In [1]:
import numpy as np


# Creating ndarrays

The easiest way to create an array is to use the array function. This accepts any sequence-like object (including other arrays) and produces a new NumPy array containing the passed data. For example, a list is a good candidate for conversion:


In [12]:
x = [[1, 2, 3], [4, 5, 6]]
x = np.array(object=x)
x


array([[1, 2, 3],
       [4, 5, 6]])

In [20]:
x = [[[1, 2, 3], [1, 2, 3]], [[1, 2, 3], [1, 2, 3]],
     [[1, 2, 3], [1, 2, 3]], [[1, 2, 3], [1, 2, 3]]]
x = np.array(object=x)
x


array([[[1, 2, 3],
        [1, 2, 3]],

       [[1, 2, 3],
        [1, 2, 3]],

       [[1, 2, 3],
        [1, 2, 3]],

       [[1, 2, 3],
        [1, 2, 3]]])

In [21]:
x.shape


(4, 2, 3)

In [22]:
x.ndim


3

In addition to np.array, there are a number of other functions for creating new arrays. As examples, zeros and ones create arrays of 0s or 1s, respectively, with a given length or shape. empty creates an array without initializing its values to any particular value.
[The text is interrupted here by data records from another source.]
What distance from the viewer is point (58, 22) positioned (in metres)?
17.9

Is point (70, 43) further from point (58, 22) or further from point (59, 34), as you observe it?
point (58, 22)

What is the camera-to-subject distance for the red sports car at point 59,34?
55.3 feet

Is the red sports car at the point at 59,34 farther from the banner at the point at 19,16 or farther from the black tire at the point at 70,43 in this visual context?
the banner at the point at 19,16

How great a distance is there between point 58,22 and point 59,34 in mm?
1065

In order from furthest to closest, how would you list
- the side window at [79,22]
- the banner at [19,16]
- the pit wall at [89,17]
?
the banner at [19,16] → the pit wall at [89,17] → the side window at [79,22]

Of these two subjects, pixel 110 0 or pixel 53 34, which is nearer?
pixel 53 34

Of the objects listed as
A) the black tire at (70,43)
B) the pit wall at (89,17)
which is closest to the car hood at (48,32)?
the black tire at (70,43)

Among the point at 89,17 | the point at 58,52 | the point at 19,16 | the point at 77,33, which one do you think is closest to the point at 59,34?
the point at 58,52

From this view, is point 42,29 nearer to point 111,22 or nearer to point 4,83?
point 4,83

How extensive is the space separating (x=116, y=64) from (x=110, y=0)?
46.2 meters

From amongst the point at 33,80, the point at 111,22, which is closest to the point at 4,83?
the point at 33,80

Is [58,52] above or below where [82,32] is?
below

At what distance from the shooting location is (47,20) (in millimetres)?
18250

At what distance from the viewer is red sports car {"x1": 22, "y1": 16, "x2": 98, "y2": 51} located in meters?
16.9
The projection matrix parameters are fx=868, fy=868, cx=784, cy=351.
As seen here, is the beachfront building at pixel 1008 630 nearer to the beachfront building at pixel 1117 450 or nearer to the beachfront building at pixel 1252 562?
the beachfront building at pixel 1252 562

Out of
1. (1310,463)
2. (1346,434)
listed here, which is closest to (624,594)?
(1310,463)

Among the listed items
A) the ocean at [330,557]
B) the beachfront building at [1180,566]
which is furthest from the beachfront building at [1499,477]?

To create a higher dimensional array with these methods, pass a tuple for the shape:


In [23]:
x = np.zeros(shape=10)
x


array([0., 0., 0., 0., 0., 0., 0., 0., 0., 0.])

In [25]:
x = np.ones(shape=(2, 3))
x


array([[1., 1., 1.],
       [1., 1., 1.]])

In [32]:
x = np.identity(n=4)
x


array([[1., 0., 0., 0.],
       [0., 1., 0., 0.],
       [0., 0., 1., 0.],
       [0., 0., 0., 1.]])

In [33]:
x = np.full(shape=(2, 3), fill_value=3)
x


array([[3, 3, 3],
       [3, 3, 3]])

In [26]:
x = np.arange(start=40, stop=55)
x


array([40, 41, 42, 43, 44, 45, 46, 47, 48, 49, 50, 51, 52, 53, 54])

In [27]:
x = np.linspace(start=0, stop=10, num=10)
x


array([0.        , 0.11111111, 0.22222222, 0.33333333, 0.44444444,
       0.55555556, 0.66666667, 0.77777778, 0.88888889, 1.        ])

In [28]:
x = np.random.rand(3, 2)
x


array([[0.19260286, 0.75027925],
       [0.84243   , 0.08037434],
       [0.93830969, 0.84734335]])

In [30]:
x = np.random.randn(3, 4)
x


array([[ 0.0286256 ,  1.12663327, -0.77737931,  0.33605433],
       [-0.71204291, -0.50303708,  0.08776212,  0.59927779],
       [ 1.12225172, -1.09467128,  0.37195567,  0.39207153]])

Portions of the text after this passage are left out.